Work to do: Update the data from the line containing "Is pixel 434" through the end, changing every "closer" to "nearer" and keeping everything else the same.

Image-linked spatial questions:
============

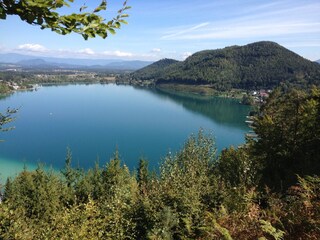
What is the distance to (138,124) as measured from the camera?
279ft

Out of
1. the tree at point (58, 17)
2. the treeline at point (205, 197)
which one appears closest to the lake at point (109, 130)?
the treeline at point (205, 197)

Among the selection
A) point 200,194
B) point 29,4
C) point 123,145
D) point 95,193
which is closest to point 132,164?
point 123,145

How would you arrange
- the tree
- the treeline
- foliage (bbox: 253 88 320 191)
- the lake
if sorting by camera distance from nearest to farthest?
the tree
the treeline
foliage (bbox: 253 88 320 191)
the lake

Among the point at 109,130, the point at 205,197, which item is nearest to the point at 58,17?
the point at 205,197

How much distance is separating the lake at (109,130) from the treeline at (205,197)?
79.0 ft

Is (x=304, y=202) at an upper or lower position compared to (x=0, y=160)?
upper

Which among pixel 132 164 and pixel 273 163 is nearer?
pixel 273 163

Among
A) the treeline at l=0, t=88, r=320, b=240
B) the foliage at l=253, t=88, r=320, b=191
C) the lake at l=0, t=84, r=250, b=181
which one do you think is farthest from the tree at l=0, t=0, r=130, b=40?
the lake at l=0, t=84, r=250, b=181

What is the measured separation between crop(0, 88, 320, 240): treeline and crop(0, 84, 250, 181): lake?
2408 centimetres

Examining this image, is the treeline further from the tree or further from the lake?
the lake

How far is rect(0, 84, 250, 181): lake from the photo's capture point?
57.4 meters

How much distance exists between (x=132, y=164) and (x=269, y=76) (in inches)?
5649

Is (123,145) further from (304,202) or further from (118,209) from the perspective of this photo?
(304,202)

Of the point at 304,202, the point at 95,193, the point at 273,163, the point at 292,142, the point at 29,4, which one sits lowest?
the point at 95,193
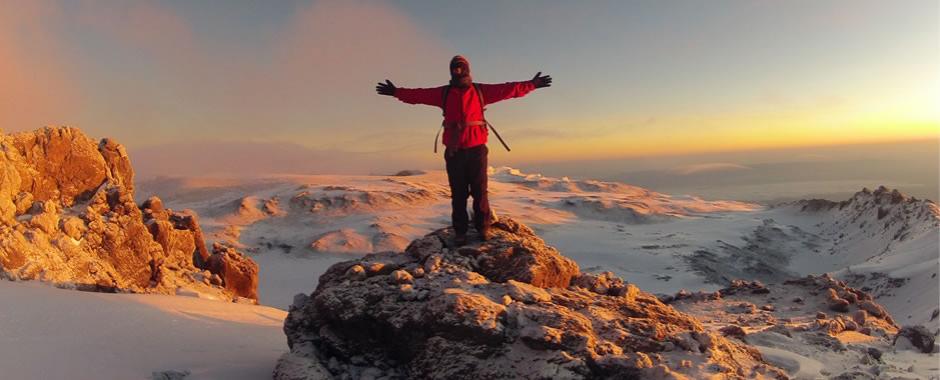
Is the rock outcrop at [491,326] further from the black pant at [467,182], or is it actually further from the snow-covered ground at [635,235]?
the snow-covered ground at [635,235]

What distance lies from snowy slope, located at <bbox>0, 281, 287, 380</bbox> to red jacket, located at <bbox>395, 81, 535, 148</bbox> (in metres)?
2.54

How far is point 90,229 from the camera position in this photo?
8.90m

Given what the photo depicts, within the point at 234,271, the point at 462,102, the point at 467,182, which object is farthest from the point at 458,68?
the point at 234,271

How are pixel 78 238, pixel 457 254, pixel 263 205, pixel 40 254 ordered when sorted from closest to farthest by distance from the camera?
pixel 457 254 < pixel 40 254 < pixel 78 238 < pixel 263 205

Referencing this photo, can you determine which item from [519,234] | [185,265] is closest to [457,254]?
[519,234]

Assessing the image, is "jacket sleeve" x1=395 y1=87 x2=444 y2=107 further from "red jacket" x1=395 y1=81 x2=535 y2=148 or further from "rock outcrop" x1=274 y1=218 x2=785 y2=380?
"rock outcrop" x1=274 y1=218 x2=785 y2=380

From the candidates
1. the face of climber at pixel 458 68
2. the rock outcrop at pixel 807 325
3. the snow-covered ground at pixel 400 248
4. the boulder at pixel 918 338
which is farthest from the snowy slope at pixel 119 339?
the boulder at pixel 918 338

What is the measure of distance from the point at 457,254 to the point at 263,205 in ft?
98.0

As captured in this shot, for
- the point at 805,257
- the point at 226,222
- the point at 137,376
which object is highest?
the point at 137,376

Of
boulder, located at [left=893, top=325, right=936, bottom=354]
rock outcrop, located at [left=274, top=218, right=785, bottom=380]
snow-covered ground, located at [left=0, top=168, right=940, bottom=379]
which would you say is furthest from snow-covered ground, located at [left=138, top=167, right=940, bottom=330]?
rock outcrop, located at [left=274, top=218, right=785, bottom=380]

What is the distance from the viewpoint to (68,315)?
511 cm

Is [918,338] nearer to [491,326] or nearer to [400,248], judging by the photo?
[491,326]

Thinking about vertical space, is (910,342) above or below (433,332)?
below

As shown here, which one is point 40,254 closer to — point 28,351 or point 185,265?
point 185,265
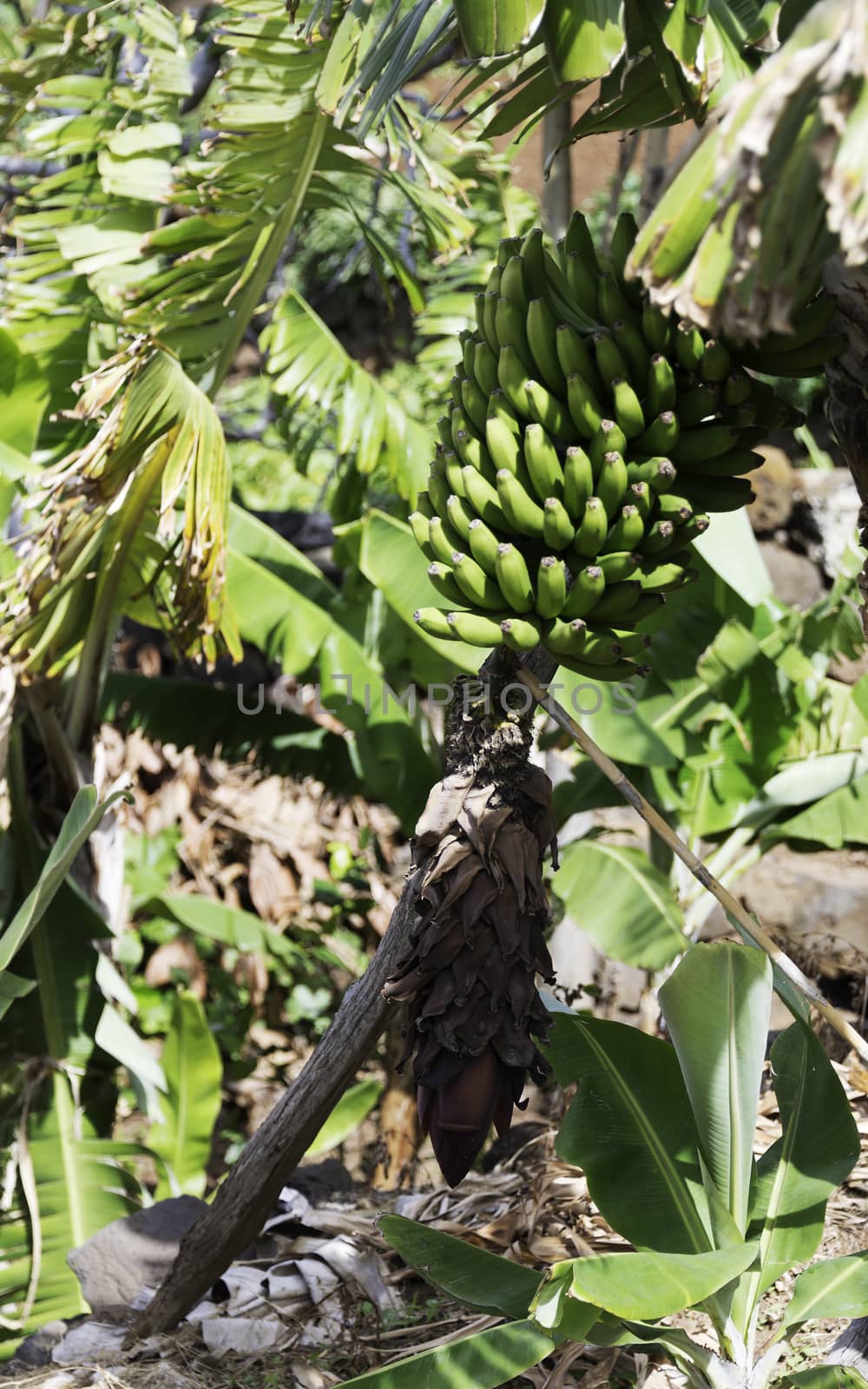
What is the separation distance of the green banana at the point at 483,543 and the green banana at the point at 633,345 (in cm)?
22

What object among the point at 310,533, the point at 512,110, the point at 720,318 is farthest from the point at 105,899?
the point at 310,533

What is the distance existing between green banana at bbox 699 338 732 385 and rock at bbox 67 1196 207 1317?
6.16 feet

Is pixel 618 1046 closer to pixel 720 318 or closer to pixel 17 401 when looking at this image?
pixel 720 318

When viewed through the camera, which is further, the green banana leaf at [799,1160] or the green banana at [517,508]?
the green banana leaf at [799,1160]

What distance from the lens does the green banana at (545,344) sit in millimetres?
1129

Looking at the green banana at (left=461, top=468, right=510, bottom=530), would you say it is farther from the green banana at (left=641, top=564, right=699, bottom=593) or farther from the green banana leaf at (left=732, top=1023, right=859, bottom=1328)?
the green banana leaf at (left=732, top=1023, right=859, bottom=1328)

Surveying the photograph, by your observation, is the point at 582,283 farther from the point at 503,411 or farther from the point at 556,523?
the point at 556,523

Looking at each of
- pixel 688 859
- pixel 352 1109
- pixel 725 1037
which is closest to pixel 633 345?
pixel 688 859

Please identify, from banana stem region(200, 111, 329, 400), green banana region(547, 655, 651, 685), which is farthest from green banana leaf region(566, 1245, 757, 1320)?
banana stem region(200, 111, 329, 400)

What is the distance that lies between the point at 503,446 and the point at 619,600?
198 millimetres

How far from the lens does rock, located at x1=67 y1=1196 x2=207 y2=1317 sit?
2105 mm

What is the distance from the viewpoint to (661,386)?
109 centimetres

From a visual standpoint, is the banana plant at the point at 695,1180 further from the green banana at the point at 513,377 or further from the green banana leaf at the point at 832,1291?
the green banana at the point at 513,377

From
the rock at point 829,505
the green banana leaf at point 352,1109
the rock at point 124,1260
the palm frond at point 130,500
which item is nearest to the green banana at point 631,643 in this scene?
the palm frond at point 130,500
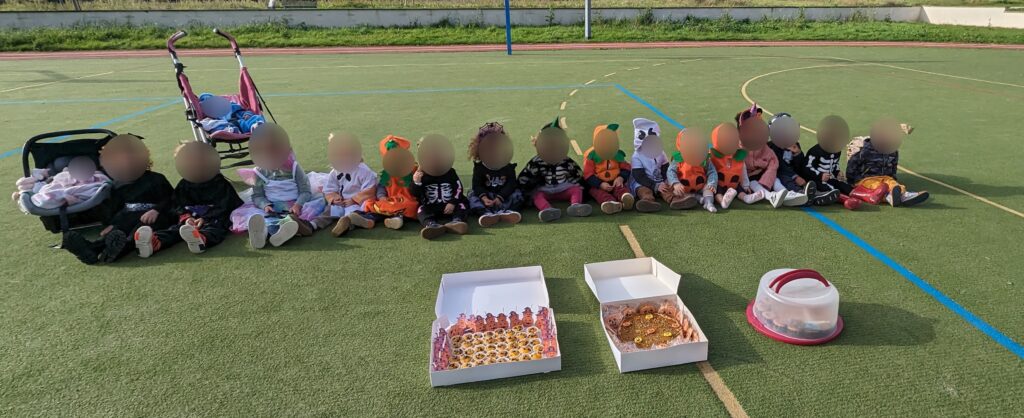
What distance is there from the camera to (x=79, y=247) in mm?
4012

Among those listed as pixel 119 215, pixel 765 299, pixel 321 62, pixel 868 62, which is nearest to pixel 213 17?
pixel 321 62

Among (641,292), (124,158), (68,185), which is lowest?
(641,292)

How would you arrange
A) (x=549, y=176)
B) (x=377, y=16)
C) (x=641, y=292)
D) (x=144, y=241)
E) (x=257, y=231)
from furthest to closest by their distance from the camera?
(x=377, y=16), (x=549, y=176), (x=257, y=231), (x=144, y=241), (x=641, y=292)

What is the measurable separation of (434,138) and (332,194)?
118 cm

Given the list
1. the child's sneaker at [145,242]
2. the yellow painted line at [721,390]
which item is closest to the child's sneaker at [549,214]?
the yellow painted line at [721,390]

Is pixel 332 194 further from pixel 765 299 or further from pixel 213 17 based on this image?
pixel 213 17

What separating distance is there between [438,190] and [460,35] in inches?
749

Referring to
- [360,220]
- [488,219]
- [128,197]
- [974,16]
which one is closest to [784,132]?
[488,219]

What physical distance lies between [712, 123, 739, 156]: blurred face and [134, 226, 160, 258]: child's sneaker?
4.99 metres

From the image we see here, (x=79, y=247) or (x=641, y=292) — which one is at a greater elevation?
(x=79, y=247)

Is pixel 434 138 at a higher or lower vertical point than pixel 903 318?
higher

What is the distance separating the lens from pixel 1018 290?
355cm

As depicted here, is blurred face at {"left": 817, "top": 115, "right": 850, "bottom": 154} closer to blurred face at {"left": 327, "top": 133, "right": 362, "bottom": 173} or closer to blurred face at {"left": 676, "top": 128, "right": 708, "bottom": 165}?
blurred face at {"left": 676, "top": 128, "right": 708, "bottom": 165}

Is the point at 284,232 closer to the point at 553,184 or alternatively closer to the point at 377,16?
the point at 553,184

============

Exercise solution:
Is pixel 434 138 at a higher or lower vertical point than pixel 903 318?
higher

What is the distance separating the lens from pixel 1018 290?
355cm

As depicted here, is blurred face at {"left": 817, "top": 115, "right": 850, "bottom": 154} nearer to blurred face at {"left": 327, "top": 133, "right": 362, "bottom": 173} or nearer to blurred face at {"left": 676, "top": 128, "right": 708, "bottom": 165}?
blurred face at {"left": 676, "top": 128, "right": 708, "bottom": 165}

Is the point at 284,232 nearer to the point at 553,184 or alternatively nearer to the point at 377,16?
the point at 553,184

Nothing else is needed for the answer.